**WORK TO COMPLETE**.
Each line from the beginning of the entries below through the line that includes "genus: Potamochoerus" must be returned exactly as given.

**LISTED ENTRIES**.
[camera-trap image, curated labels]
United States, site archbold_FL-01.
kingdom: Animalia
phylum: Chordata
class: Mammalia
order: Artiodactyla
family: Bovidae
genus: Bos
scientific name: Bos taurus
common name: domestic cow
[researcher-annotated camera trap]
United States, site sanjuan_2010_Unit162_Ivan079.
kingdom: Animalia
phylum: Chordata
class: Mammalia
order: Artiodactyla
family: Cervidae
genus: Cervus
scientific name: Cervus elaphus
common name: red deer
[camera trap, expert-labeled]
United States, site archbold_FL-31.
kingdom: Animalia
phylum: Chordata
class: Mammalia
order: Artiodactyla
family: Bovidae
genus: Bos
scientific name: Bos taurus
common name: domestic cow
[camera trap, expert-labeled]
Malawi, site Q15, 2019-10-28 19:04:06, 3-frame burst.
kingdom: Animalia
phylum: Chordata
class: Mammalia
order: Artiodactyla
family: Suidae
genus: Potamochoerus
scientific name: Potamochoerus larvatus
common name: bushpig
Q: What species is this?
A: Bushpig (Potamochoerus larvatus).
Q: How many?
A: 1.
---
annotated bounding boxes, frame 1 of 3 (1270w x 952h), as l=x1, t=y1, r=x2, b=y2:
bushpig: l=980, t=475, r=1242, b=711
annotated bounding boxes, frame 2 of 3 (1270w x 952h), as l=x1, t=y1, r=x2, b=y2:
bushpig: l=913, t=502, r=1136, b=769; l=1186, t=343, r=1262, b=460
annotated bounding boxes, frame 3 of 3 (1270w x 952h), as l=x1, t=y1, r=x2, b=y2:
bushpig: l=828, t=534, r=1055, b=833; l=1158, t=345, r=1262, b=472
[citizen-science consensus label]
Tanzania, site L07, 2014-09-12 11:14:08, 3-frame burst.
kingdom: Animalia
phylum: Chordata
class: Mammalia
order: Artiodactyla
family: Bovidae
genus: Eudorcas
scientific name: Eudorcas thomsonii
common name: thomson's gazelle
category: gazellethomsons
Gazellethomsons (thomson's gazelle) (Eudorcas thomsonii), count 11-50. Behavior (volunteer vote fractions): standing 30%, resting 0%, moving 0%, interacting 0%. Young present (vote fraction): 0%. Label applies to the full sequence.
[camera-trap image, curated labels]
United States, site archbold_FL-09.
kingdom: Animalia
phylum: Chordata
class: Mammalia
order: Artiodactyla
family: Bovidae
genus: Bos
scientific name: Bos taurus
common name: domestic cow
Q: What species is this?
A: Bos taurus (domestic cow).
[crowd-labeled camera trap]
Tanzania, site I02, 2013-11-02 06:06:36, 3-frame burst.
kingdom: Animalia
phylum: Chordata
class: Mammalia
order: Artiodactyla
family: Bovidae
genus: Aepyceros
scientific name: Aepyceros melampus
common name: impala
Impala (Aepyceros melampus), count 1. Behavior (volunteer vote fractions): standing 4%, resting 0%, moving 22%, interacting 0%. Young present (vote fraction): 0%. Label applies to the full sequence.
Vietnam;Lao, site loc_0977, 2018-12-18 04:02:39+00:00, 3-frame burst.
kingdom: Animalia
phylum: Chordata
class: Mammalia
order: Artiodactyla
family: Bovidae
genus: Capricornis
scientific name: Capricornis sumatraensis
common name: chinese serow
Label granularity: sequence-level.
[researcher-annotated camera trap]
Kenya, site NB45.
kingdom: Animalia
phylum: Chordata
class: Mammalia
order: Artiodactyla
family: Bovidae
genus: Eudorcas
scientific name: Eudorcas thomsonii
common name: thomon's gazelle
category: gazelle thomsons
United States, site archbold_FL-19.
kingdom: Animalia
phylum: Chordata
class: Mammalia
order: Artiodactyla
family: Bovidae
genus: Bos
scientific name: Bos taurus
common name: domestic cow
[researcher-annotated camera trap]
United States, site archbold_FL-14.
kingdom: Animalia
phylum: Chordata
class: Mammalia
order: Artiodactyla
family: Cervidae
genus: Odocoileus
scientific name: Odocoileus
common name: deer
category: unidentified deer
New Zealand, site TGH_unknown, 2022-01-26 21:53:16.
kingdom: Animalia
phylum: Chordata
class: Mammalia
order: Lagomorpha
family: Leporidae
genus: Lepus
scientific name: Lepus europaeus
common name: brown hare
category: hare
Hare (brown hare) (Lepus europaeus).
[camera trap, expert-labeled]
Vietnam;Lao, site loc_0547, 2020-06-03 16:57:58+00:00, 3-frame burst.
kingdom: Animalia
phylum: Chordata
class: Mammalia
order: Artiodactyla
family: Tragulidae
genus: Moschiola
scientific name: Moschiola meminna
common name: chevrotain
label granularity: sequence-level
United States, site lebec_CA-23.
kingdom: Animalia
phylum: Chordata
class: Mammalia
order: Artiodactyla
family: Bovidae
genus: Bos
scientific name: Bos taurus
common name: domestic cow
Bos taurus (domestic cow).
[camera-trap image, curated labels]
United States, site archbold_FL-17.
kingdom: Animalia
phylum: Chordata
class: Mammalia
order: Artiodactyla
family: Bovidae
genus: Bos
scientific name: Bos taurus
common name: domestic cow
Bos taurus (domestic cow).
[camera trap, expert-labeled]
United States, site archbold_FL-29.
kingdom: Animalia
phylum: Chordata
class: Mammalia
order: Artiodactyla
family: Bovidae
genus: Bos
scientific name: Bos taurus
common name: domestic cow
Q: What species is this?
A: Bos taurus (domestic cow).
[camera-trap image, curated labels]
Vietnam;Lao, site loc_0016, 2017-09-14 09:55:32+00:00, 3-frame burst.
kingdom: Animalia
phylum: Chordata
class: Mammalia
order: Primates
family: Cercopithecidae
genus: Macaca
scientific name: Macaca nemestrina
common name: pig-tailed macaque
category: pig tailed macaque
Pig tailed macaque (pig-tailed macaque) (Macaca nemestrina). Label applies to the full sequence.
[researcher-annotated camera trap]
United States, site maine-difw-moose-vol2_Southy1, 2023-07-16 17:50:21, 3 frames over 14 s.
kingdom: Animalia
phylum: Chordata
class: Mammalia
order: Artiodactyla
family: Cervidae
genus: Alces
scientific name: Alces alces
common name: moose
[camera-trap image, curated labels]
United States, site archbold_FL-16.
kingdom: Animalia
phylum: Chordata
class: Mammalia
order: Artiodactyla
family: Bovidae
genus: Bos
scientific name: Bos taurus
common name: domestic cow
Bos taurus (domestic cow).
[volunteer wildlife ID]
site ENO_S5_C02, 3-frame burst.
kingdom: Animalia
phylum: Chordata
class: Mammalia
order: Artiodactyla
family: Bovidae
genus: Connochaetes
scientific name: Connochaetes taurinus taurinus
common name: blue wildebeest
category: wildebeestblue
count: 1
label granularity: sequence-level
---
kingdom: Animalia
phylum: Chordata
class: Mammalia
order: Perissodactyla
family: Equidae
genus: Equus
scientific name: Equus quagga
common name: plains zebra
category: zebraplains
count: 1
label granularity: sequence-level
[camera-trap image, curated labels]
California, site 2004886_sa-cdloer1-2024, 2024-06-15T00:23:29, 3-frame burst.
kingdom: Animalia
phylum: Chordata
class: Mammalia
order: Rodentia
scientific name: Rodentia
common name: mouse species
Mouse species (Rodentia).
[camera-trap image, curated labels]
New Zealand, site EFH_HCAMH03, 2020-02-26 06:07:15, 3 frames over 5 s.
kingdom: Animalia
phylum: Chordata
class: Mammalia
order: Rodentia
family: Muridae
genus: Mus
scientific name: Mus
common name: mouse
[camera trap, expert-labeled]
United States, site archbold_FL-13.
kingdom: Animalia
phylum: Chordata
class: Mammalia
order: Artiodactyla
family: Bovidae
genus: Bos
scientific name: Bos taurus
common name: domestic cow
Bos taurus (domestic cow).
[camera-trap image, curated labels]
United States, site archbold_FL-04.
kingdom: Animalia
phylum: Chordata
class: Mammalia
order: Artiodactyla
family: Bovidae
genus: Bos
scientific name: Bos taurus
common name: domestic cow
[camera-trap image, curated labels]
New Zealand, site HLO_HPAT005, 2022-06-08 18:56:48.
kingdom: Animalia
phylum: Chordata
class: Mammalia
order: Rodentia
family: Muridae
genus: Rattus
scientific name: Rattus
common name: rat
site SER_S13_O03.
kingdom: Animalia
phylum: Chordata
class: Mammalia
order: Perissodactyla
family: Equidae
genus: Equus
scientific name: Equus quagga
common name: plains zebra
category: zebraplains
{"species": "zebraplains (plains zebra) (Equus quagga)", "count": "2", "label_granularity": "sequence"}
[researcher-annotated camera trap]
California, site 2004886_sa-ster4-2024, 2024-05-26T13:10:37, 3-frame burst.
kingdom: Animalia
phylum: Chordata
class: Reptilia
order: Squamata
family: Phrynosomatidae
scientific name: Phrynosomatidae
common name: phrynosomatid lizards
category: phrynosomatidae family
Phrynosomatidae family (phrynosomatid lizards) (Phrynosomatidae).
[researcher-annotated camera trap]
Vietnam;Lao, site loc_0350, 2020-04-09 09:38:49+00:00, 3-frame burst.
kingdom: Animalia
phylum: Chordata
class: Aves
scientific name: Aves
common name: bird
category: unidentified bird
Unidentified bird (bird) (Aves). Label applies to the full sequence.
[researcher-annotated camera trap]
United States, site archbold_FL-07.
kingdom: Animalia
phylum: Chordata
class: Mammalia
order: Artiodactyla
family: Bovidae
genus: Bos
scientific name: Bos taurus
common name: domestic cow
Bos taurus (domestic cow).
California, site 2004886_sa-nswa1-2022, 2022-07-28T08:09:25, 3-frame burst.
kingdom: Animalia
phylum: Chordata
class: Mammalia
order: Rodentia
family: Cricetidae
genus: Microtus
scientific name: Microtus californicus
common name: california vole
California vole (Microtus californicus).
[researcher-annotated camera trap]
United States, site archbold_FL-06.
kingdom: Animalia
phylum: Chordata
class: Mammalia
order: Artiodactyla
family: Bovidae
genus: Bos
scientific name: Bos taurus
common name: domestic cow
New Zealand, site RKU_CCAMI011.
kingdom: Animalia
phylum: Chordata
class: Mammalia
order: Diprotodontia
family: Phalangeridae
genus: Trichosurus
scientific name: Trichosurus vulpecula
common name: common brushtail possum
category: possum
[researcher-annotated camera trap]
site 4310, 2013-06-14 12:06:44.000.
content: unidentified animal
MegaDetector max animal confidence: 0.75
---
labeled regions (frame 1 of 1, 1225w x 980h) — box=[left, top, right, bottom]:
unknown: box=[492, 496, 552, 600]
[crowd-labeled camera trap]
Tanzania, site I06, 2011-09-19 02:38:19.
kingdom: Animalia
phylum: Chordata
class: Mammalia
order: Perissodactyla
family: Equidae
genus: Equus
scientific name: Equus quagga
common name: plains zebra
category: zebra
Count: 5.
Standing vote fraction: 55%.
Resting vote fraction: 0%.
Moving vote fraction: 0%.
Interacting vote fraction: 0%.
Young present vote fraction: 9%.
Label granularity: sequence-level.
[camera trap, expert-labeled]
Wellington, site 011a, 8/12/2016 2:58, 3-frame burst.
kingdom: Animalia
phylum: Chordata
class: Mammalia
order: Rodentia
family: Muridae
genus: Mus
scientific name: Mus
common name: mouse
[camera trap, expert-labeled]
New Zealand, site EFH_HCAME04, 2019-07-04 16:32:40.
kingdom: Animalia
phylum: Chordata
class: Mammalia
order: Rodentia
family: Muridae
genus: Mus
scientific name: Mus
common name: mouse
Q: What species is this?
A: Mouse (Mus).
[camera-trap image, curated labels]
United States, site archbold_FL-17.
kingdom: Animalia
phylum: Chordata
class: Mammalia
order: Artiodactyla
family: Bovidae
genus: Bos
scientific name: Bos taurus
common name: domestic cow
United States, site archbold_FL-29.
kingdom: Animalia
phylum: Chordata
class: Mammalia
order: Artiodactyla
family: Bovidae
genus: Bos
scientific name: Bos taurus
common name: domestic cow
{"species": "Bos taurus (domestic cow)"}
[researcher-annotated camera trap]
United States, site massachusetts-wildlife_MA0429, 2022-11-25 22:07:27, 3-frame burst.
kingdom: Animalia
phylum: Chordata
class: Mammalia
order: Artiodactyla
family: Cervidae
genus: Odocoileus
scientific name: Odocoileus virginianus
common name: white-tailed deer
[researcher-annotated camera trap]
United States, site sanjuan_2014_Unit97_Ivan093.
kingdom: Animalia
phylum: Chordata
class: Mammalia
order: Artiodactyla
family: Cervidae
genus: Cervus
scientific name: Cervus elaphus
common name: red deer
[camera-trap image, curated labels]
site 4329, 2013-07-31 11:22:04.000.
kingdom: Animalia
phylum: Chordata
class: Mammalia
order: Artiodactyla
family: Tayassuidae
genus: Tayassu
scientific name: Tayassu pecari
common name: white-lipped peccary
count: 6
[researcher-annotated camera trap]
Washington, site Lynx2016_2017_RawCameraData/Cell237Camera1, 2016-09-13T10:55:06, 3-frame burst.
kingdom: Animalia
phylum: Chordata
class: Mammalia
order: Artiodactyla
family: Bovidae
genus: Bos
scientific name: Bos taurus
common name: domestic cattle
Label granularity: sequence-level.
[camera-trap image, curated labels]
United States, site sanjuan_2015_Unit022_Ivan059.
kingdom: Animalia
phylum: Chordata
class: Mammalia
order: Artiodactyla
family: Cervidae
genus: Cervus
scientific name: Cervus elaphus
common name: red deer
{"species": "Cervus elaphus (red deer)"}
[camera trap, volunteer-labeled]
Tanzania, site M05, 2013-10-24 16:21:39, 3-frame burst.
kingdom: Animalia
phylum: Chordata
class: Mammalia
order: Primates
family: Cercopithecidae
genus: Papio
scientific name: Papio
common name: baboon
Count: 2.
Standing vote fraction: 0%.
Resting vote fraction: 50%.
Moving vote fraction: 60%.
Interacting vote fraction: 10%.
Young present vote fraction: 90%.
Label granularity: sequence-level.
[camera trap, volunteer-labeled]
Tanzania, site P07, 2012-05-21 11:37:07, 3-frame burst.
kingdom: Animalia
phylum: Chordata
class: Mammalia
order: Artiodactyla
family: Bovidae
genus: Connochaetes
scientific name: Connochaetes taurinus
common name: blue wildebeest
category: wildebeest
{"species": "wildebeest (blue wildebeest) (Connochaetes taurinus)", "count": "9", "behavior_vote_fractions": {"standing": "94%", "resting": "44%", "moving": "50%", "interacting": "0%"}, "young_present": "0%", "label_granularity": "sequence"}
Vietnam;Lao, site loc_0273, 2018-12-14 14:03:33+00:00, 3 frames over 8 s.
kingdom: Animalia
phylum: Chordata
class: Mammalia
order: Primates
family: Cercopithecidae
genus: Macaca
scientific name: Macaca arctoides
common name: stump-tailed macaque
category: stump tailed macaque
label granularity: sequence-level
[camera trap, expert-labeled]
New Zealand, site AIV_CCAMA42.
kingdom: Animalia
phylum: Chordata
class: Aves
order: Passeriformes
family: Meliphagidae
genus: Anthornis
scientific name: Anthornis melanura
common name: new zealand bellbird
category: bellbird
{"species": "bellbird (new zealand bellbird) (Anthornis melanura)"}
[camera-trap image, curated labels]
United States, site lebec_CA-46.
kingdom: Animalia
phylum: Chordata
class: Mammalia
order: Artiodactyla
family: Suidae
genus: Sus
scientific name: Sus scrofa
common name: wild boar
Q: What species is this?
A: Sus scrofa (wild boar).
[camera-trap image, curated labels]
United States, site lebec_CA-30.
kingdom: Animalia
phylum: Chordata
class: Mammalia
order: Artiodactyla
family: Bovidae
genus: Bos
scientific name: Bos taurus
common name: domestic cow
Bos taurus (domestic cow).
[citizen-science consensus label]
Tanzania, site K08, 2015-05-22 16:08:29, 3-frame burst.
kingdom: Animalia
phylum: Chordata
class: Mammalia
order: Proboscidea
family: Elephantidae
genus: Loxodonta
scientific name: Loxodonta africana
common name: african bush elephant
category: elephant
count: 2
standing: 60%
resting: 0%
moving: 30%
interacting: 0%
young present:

**SOLUTION BELOW**.
[camera-trap image, curated labels]
United States, site archbold_FL-01.
kingdom: Animalia
phylum: Chordata
class: Mammalia
order: Artiodactyla
family: Bovidae
genus: Bos
scientific name: Bos taurus
common name: domestic cow
[researcher-annotated camera trap]
United States, site sanjuan_2010_Unit162_Ivan079.
kingdom: Animalia
phylum: Chordata
class: Mammalia
order: Artiodactyla
family: Cervidae
genus: Cervus
scientific name: Cervus elaphus
common name: red deer
[camera trap, expert-labeled]
United States, site archbold_FL-31.
kingdom: Animalia
phylum: Chordata
class: Mammalia
order: Artiodactyla
family: Bovidae
genus: Bos
scientific name: Bos taurus
common name: domestic cow
[camera trap, expert-labeled]
Malawi, site Q15, 2019-10-28 19:04:06, 3-frame burst.
kingdom: Animalia
phylum: Chordata
class: Mammalia
order: Artiodactyla
family: Suidae
genus: Potamochoerus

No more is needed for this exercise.